L2 Anemia I Flashcards
Requirements for Erythropoiesis?
oIron - necesary for formation of hemoglobin
oFolic acid
oVitamin B12
oErythropoietin (EPO) – colony stimulating factor, growth factor that induces the synthesis of RBCs
How long does the production of new red blood cell take?
~ 7 days
Where is Erythropoietin (EPO) Made?
Kidneys produce in response to low O2- disease can disrupt
Stages of Erythropoiesis and requirements of each?
Pro-Erythroblast (EPO) → Erythroblast (Iron, Folate, B12)→ Reticulocyte (NO NUCLEUS)
Ribosome synthesis → Hemoglobin Accumulation → Ejection of Nucleus
What does an increase in number of Reticulocytes indicate?
Indicate increased RBC synthesis/turnover → Implying increased peripheral RBC destruction
Reticulocyte Characteristics?
Reticulocytes constitute ~ 1 % of normal RBC count
Recently released from marrow, ‘young/immature’ larger RBCs
NO nucleus
Blue tinge to cytoplasm (normally pink) as contain ribosomal RNA
Reticulocyte maturation to a mature erythrocyte: ~ 1 day
Erythrocyte Characteristics
Biconcave discs with NO nucleus
No protein synthesis
Cytoplasm contains haemoglobin (Hb)
Primary function: to deliver oxygen
Metabolically active (Glycolysis → ATP; Pentose phosphate pathway → counteract oxidative stress)
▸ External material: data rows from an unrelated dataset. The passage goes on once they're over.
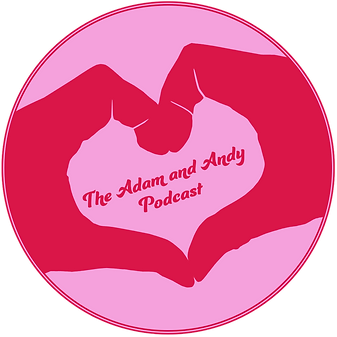 Adam and Andy Pod hands_circle.png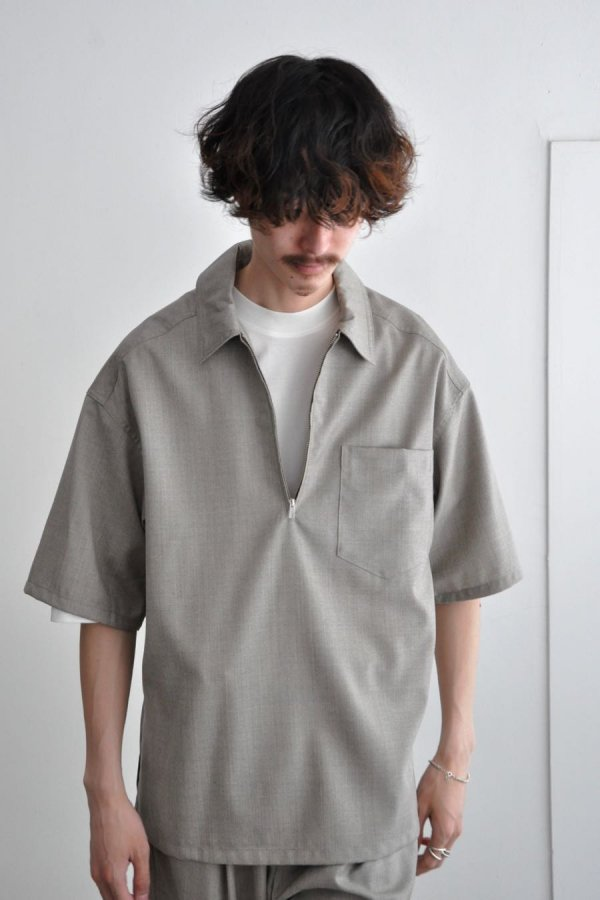 LOWNN / Polo Zip Shirt / Greige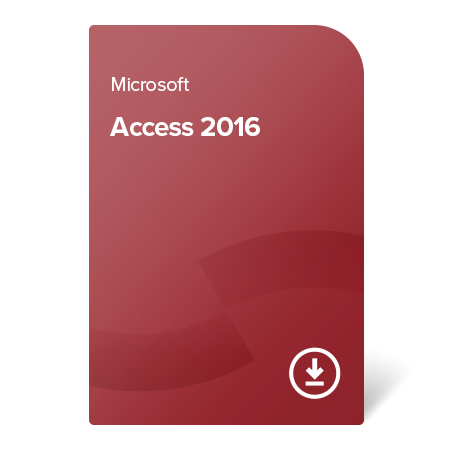 product-img-forscope-Access-2016@0.5x
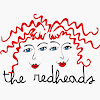 The Redheads Cafe & Tasting Room
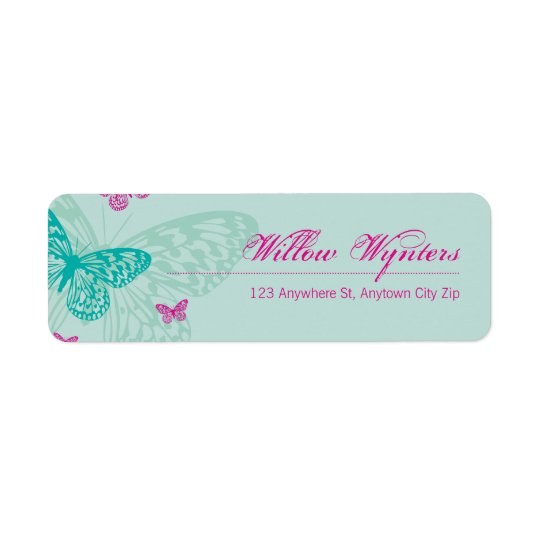 SMALL LABEL SEALS :: butterflies 5 Return Address Label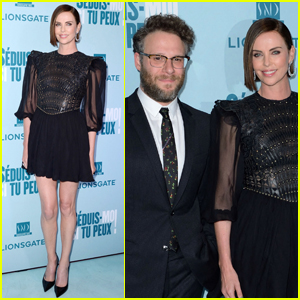 Charlize Theron & Seth Rogen Premiere 'Long Shot' in Paris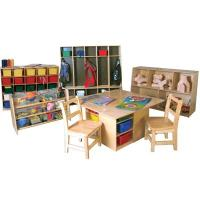 Preschool equipment, Classroom furniture, daycare center ...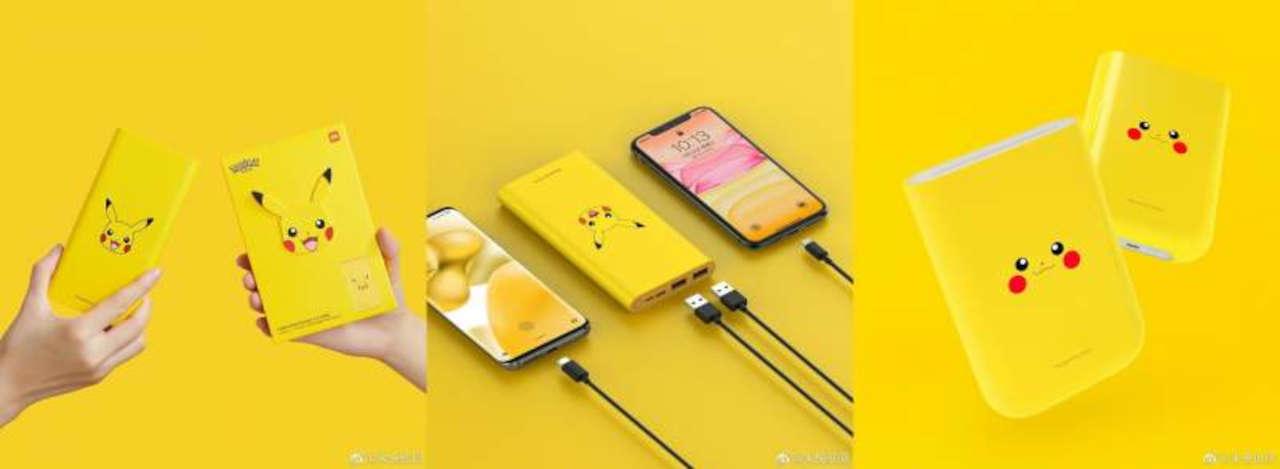 xiaomi accessori pikachu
What leads to a shift toward HIGHER Hemoglobin O2 Affinity?
Direction of dissociation curve shift?
LEFT shift
Lower CO2
Lower Temp
Higher pH
What leads to a shift toward LOWER Hemoglobin O2 Affinity?
Direction of dissociation curve shift?
RIGHT shift
Higher CO2
Higher Temperatures
Lower pH
Higher Altitude
Proteins in RBC membrane that contribute to shape/felxibility?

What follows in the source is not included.